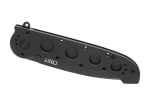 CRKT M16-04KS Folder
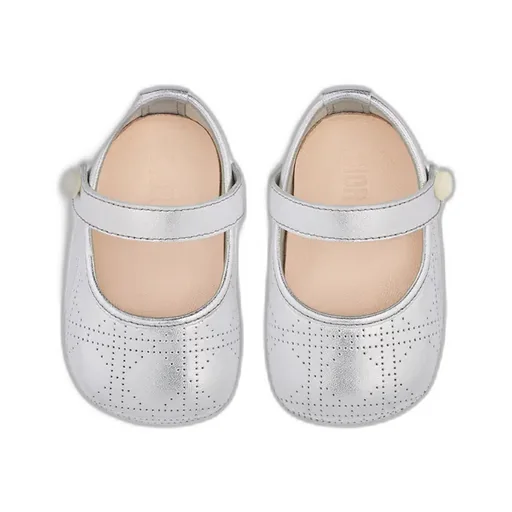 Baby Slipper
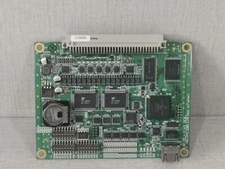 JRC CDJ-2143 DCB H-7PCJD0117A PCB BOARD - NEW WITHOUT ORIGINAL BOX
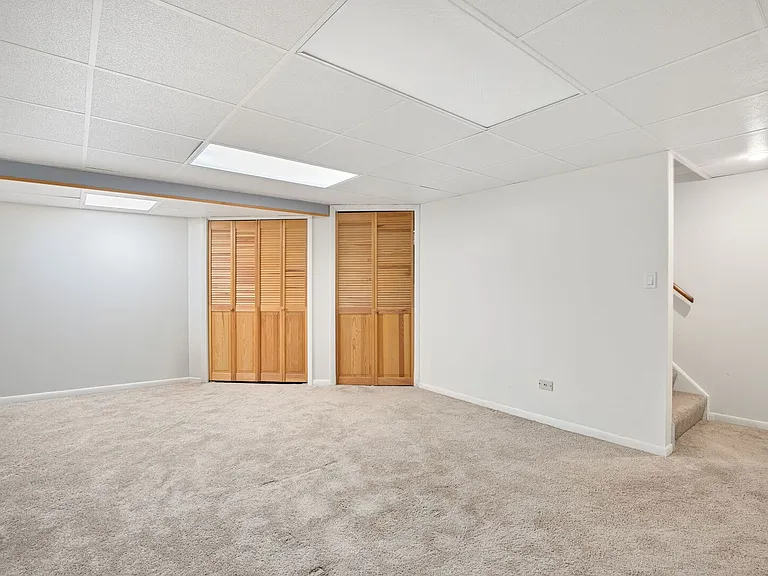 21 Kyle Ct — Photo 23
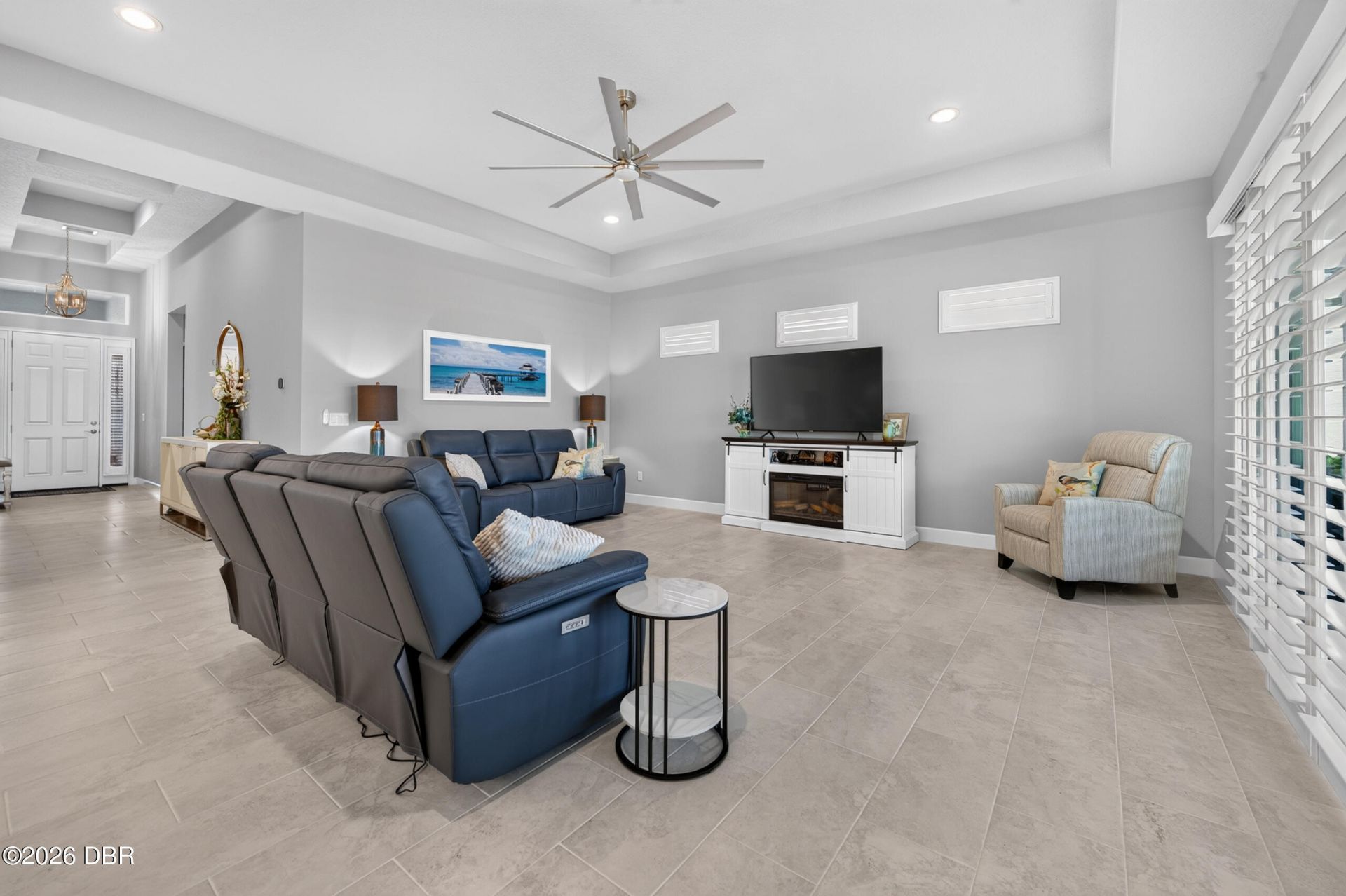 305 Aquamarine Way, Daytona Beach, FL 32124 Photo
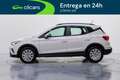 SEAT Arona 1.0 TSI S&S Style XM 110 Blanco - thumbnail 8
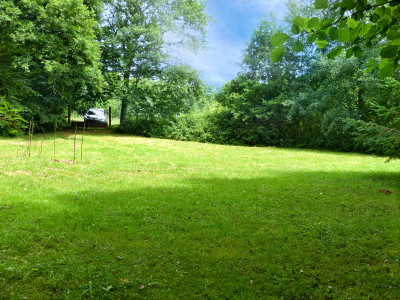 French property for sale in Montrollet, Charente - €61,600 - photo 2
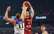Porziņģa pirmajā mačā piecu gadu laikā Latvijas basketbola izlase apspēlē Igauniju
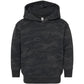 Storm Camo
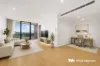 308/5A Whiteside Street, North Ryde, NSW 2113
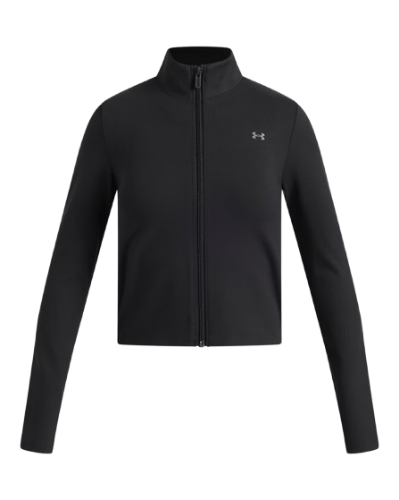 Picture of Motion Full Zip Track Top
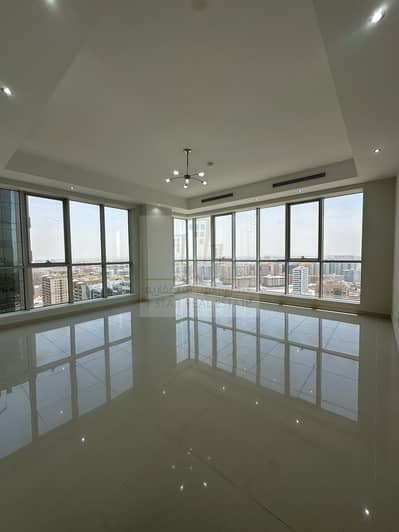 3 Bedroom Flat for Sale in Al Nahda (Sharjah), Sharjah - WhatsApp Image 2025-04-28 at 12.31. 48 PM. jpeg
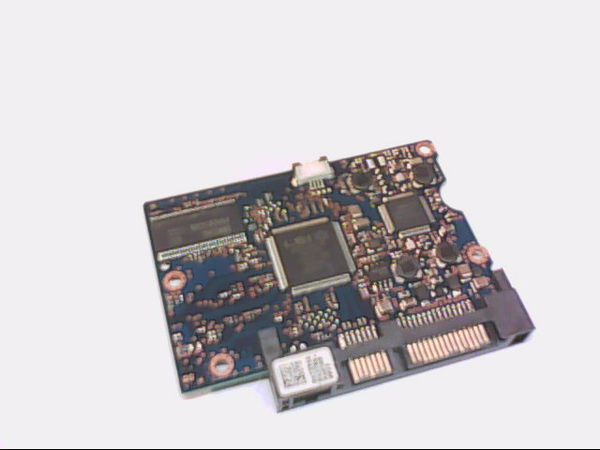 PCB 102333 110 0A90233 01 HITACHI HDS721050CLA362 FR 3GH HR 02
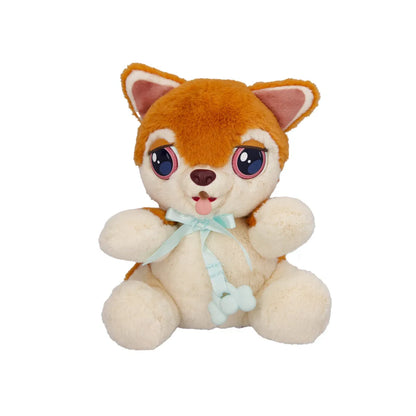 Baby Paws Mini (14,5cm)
################
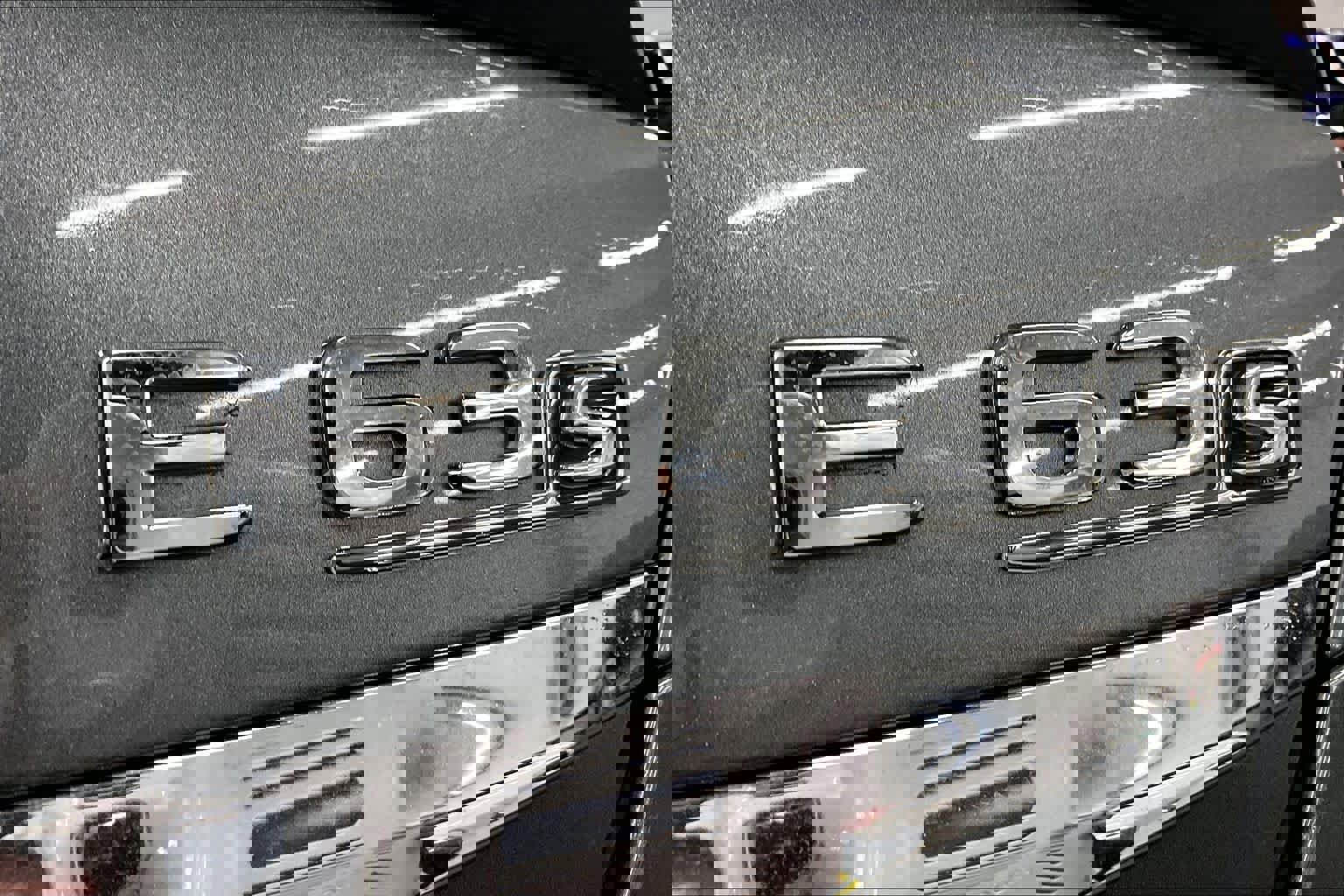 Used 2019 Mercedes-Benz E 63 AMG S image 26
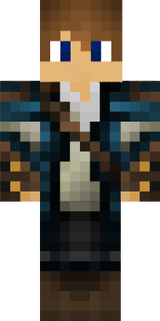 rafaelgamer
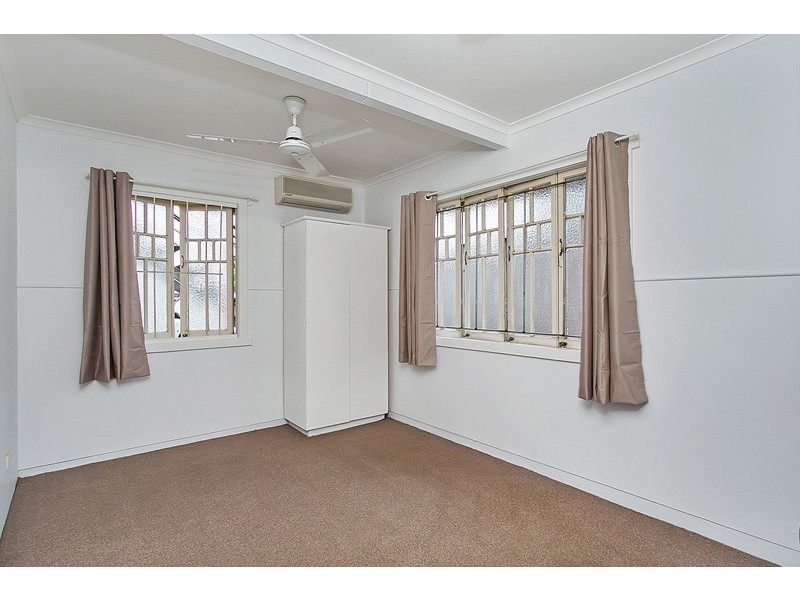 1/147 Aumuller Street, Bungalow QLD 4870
################
### Problem details
Write out the lines from the line containing "CRKT M16-04KS Folder" up to and including the line containing "Baby Paws Mini (14,5cm)", copying each one exactly and leaving out the pictures.

### Response to the exercise
 CRKT M16-04KS Folder
 Baby Slipper
 JRC CDJ-2143 DCB H-7PCJD0117A PCB BOARD - NEW WITHOUT ORIGINAL BOX
 21 Kyle Ct — Photo 23
 305 Aquamarine Way, Daytona Beach, FL 32124 Photo
 SEAT Arona 1.0 TSI S&S Style XM 110 Blanco - thumbnail 8
 French property for sale in Montrollet, Charente - €61,600 - photo 2
Porziņģa pirmajā mačā piecu gadu laikā Latvijas basketbola izlase apspēlē Igauniju
 Storm Camo
 308/5A Whiteside Street, North Ryde, NSW 2113
 Picture of Motion Full Zip Track Top
 3 Bedroom Flat for Sale in Al Nahda (Sharjah), Sharjah - WhatsApp Image 2025-04-28 at 12.31. 48 PM. jpeg
 PCB 102333 110 0A90233 01 HITACHI HDS721050CLA362 FR 3GH HR 02
 Baby Paws Mini (14,5cm)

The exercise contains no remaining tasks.